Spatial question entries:
::::::::

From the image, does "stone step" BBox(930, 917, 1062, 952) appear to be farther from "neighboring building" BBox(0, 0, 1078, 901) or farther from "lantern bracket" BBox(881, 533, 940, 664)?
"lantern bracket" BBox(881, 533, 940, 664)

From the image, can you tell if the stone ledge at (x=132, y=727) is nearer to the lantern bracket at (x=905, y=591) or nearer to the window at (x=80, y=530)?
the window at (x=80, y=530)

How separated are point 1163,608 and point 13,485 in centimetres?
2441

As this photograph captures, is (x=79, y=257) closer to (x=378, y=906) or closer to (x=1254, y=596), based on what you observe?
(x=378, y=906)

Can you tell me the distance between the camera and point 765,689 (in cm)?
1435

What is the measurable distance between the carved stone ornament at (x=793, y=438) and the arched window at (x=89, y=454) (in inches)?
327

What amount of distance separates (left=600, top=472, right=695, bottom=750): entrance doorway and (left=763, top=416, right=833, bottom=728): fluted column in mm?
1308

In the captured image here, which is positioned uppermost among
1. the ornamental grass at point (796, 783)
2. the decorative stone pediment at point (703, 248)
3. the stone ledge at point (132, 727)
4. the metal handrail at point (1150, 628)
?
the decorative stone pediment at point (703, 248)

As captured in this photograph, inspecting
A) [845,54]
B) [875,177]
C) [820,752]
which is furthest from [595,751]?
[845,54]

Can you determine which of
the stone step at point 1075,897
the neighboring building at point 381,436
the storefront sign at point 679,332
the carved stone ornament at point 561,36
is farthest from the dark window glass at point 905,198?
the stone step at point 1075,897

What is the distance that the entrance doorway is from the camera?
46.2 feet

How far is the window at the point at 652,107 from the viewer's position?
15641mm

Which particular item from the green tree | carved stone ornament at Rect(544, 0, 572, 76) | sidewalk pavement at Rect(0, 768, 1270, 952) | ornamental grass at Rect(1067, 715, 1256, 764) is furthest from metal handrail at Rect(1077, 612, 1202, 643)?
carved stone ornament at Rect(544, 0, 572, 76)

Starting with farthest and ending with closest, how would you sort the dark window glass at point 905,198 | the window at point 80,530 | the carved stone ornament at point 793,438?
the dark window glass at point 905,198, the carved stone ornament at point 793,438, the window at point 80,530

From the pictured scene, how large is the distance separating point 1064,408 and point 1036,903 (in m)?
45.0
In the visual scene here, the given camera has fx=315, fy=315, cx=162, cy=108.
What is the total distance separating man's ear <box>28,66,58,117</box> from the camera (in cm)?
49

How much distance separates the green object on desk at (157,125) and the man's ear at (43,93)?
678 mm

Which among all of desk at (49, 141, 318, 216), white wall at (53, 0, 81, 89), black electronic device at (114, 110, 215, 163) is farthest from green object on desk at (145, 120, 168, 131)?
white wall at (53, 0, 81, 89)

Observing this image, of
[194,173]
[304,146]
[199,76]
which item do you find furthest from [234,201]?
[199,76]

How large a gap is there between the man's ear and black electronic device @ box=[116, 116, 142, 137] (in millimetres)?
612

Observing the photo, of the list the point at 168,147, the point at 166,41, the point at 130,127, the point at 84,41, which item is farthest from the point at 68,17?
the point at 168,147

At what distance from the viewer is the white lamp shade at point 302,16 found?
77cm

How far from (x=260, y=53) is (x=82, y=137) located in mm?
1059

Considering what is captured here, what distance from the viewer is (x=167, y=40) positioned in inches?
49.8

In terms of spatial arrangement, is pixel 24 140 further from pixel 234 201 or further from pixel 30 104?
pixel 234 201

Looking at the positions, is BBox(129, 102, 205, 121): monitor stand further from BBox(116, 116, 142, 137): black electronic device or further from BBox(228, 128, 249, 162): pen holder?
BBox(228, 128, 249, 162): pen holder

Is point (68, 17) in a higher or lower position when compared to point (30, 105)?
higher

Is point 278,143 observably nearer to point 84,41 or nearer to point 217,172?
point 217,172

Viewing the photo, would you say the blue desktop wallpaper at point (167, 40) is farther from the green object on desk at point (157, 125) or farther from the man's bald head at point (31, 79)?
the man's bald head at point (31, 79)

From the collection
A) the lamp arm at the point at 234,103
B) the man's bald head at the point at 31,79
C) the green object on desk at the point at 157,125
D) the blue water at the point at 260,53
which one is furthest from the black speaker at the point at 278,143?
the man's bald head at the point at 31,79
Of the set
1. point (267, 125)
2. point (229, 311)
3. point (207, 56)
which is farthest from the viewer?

::::::::

*Goal of the exercise:* Could you rewrite all of the material above, swapping every "metal handrail" for "iron railing" and keeping everything else unchanged?

*Worked solution:*
From the image, does "stone step" BBox(930, 917, 1062, 952) appear to be farther from "neighboring building" BBox(0, 0, 1078, 901) or farther from "lantern bracket" BBox(881, 533, 940, 664)?
"lantern bracket" BBox(881, 533, 940, 664)

From the image, can you tell if the stone ledge at (x=132, y=727) is nearer to the lantern bracket at (x=905, y=591) or nearer to the window at (x=80, y=530)?
the window at (x=80, y=530)

How separated are point 1163,608 and point 13,485 in centimetres?
2441

As this photograph captures, is (x=79, y=257) closer to (x=378, y=906) or closer to (x=1254, y=596), based on what you observe?
(x=378, y=906)

Can you tell me the distance between the camera and point 765,689 (in cm)?
1435

What is the measurable distance between the carved stone ornament at (x=793, y=438) and the arched window at (x=89, y=454) (in inches)?
327

What amount of distance separates (left=600, top=472, right=695, bottom=750): entrance doorway and (left=763, top=416, right=833, bottom=728): fluted column in mm?
1308

In the captured image here, which is positioned uppermost among
1. the ornamental grass at point (796, 783)
2. the decorative stone pediment at point (703, 248)
3. the stone ledge at point (132, 727)
4. the iron railing at point (1150, 628)
?
the decorative stone pediment at point (703, 248)

As captured in this photograph, inspecting
A) [845,54]
B) [875,177]
C) [820,752]
which is furthest from [595,751]?
[845,54]

Can you determine which of
the stone step at point 1075,897
the neighboring building at point 381,436
the storefront sign at point 679,332
the carved stone ornament at point 561,36
is farthest from the dark window glass at point 905,198?
the stone step at point 1075,897

What is the distance that the entrance doorway is from the camera?
46.2 feet

How far is the window at the point at 652,107 from the viewer's position?
15641mm

Which particular item from the green tree | carved stone ornament at Rect(544, 0, 572, 76) | sidewalk pavement at Rect(0, 768, 1270, 952) | ornamental grass at Rect(1067, 715, 1256, 764) is furthest from iron railing at Rect(1077, 612, 1202, 643)?
carved stone ornament at Rect(544, 0, 572, 76)

Starting with farthest and ending with closest, how would you sort the dark window glass at point 905,198 | the window at point 80,530 | the carved stone ornament at point 793,438?
the dark window glass at point 905,198, the carved stone ornament at point 793,438, the window at point 80,530

From the pictured scene, how large is the distance separating point 1064,408 and point 1036,903 (in m)?
45.0
In the visual scene here, the given camera has fx=315, fy=315, cx=162, cy=108.
What is the total distance separating man's ear <box>28,66,58,117</box> from the camera (in cm)?
49

How much distance separates the green object on desk at (157,125) and the man's ear at (43,93)?
678 mm

Which among all of desk at (49, 141, 318, 216), white wall at (53, 0, 81, 89), black electronic device at (114, 110, 215, 163) is farthest from green object on desk at (145, 120, 168, 131)?
white wall at (53, 0, 81, 89)

Observing this image, of
[194,173]
[304,146]
[199,76]
which item do you find furthest from [234,201]?
[199,76]

How large a gap is there between the man's ear and black electronic device @ box=[116, 116, 142, 137] (in millimetres)?
612

Observing the photo, of the list the point at 168,147, the point at 166,41, the point at 130,127, the point at 84,41, which item is farthest from the point at 68,17?
the point at 168,147

At what distance from the viewer is the white lamp shade at point 302,16 found?
77cm

How far from (x=260, y=53) is (x=82, y=137) located in mm?
1059

Considering what is captured here, what distance from the viewer is (x=167, y=40) positioned in inches?
49.8

In terms of spatial arrangement, is pixel 24 140 further from pixel 234 201 or further from pixel 30 104?
pixel 234 201

Looking at the positions, is BBox(129, 102, 205, 121): monitor stand further from BBox(116, 116, 142, 137): black electronic device or further from BBox(228, 128, 249, 162): pen holder?
BBox(228, 128, 249, 162): pen holder

Is point (68, 17) in a higher or lower position when compared to point (30, 105)?
higher

Is point 278,143 observably nearer to point 84,41 or nearer to point 217,172?
point 217,172

Viewing the photo, would you say the blue desktop wallpaper at point (167, 40) is farther from the green object on desk at point (157, 125) or farther from the man's bald head at point (31, 79)?
the man's bald head at point (31, 79)

From the collection
A) the lamp arm at the point at 234,103
B) the man's bald head at the point at 31,79
C) the green object on desk at the point at 157,125
D) the blue water at the point at 260,53
which one is furthest from the black speaker at the point at 278,143?
the man's bald head at the point at 31,79
Of the set
1. point (267, 125)
2. point (229, 311)
3. point (207, 56)
which is farthest from the viewer?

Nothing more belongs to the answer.